22 Janvier 2012Bienvenue en ItalieLe 27 janvier 2012, la
Journée de la Mémoire sera célébrée contemporainement dans
cinq villes italiennes (Milan, Naples, Rome, Venise et Vérone), par l'avant-première nationale de
Benvenuti in Italia (Bienvenue en Italie), un documentaire réalisé par le
Archivio delle Memorie Migranti (Archive des mémoires migrantes), avec le soutien de l'
Open Society Foundation et de
lettera27. Les archives sont nées de l'urgence de recueillir, de conserver et de diffuser à travers les audiovisuels, les récits autobiographiques de l'arrivée en Italie de personnes étrangères et migrantes. Entre autre, à partir du 27 janvier, le film sera distribué à travers le
nouveau site de AMM.
Benvenuti in Italia est un film choral, réalisé à dix mains par Aluk Amiri, Hamed Dera, Hevi Dilara, Zakaria Mohamed Ali et Dagmawi Yimer, jeunes hommes et femmes arrivés en Italie par plusieurs voies et différentes histoires, ayant en commun la volonté de raconter leur entrée dans ce pays, vue de l'intérieur. Les auteurs ont été choisi en ignorant leur possible familiarité avec le langage audiovisuel, il y a en effet des professionistes à côté de personnes qui n'ont jamais pris une vidéo caméra dans les mains. Ensemble ils ont parcouru l'aventure de se raconter soi-même, et leur histoire, les contextes et les lieux de leur arrivée, à l'intérieur d'un laboratoire de formation audiovisuelle des Archives des Mémoires Migrantes. Ce parcours est devenu à présent un film, grâce au travail de montage d'Aline Hervé et de Lizi Gelber.
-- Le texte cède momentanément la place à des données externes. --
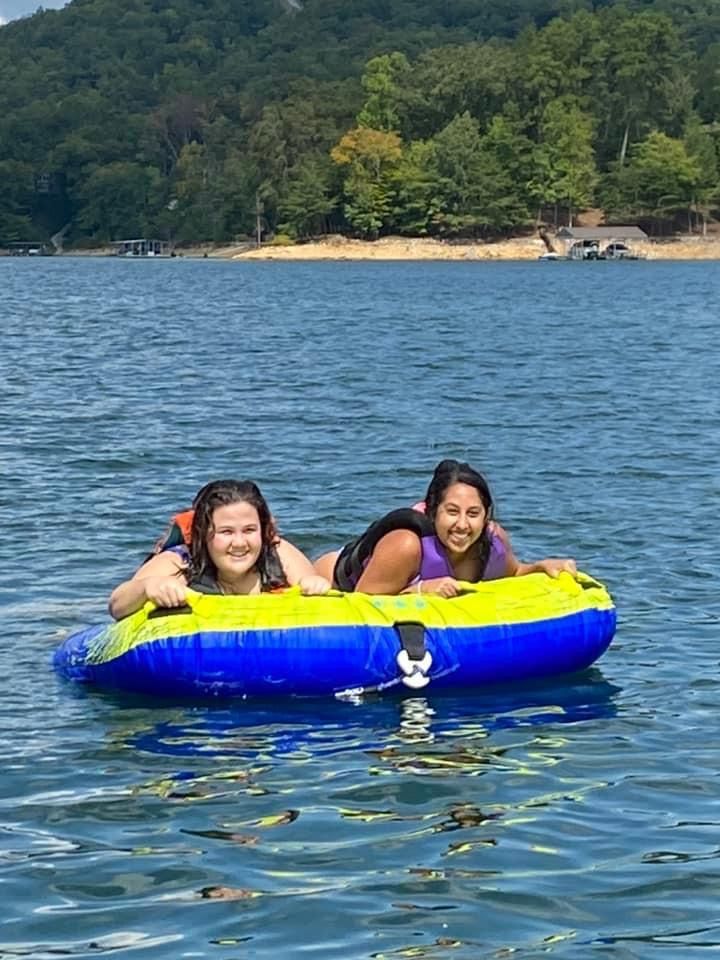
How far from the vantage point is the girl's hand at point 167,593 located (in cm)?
904

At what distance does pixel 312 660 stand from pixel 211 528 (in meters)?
0.86

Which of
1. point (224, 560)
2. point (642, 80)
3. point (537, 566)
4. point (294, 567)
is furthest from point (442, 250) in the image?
point (224, 560)

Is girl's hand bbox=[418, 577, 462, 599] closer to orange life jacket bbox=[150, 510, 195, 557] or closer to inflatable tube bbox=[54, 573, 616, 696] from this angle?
inflatable tube bbox=[54, 573, 616, 696]

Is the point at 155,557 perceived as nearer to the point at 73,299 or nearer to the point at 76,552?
the point at 76,552

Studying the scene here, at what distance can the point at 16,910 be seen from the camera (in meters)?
6.41

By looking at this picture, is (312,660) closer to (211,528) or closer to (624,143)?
(211,528)

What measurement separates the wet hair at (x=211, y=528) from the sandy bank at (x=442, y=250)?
405 feet

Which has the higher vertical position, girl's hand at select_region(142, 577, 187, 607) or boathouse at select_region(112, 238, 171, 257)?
boathouse at select_region(112, 238, 171, 257)

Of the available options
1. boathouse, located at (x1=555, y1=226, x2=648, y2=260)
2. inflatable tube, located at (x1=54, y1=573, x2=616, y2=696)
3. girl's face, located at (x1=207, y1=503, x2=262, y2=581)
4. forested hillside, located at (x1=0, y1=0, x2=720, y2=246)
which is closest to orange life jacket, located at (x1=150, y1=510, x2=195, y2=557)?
girl's face, located at (x1=207, y1=503, x2=262, y2=581)

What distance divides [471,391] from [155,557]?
62.5ft

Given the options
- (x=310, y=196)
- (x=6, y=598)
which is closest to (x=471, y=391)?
(x=6, y=598)

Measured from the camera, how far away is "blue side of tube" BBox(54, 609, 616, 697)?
8961 mm

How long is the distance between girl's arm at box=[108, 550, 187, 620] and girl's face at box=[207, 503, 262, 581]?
0.81ft

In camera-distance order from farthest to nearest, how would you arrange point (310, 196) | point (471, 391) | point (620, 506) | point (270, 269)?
point (310, 196), point (270, 269), point (471, 391), point (620, 506)
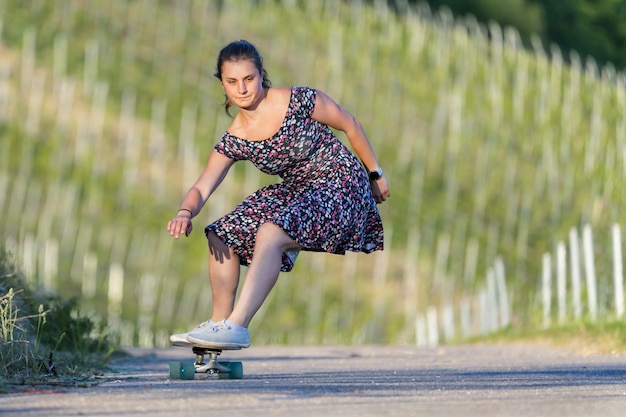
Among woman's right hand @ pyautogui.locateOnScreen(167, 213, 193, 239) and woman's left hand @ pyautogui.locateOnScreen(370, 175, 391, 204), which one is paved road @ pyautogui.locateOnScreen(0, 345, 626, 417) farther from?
woman's left hand @ pyautogui.locateOnScreen(370, 175, 391, 204)

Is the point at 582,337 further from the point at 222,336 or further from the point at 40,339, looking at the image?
the point at 222,336

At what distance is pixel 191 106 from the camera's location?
96.2 feet

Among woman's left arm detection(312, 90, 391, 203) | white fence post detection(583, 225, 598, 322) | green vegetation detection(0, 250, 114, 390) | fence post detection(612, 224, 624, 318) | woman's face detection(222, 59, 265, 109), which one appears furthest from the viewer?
white fence post detection(583, 225, 598, 322)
Des chemins, des vies et des attentes différentes se croisent à l'arrivée en ce lieu en commun, l'Italie : la fuite de Zakaria Mohamed Ali, obligé à abandonner Mogadiscio après l'homicide de son professeur de journalisme; les rêves de gloire de Dadir, champion de football reconnu dans son pays et qui aujourd'hui joue dans la “nationale somalienne de Rome”; Hevi Dilara, réfugiée curde, raconte la vie d'un jeune couple avec enfant dans un centre de premier accueil; le burkinabé Mahamady Dera récupère l'activité et les hôtes de la pension “chez Margherita”, port d'attache de la communauté burkinabée de Naples, avant son imminente fermeture; le réalisateur éthiopien Dagmawi Yimer suit le médiateur culturel et acteur sénégalais Mohamed Ba alors qu'il rappelle à la mémoire le jour où quelqu'un a décidé de le poignarder juste devant l'arrêt du bus.
Outre à restituer une série parmi les expériences de ceux qui pour la première fois arrivent en Italie en tant que migrants, le documentaire dessine un portrait du pays et de son système d'acceuil de manière différente de comment le font en général la politique et les médias, souvent réduit à une simple liste de chiffres ou de choses. Pendant ces derniers vingt ans on a encouragé en Italie la construction d'un moi national et souvent local qui continue à regarder l'étranger comme quelqu'un appartenant à une communauté distincte, d'autant plus si de culture différente, et à une condition naturellement mineure. Les récentes déflagrations de violence raciste à Turin et à Florence ne restent pas des gestes isolés, mais sont des signes précis d'une culture de la haine et de la discrimination raciale qui se niche malheureusement au sein de la société italienne dans son complexe.
L’italie est un pays qui a besoin de connaitre et de se reconnaitre à travers le regard du migrant afin d'éviter la dégéneration qui souvent substitue la valeur de la personne avec les paradigmes d'exclusion et de repoussement de l'étranger et de ses droits.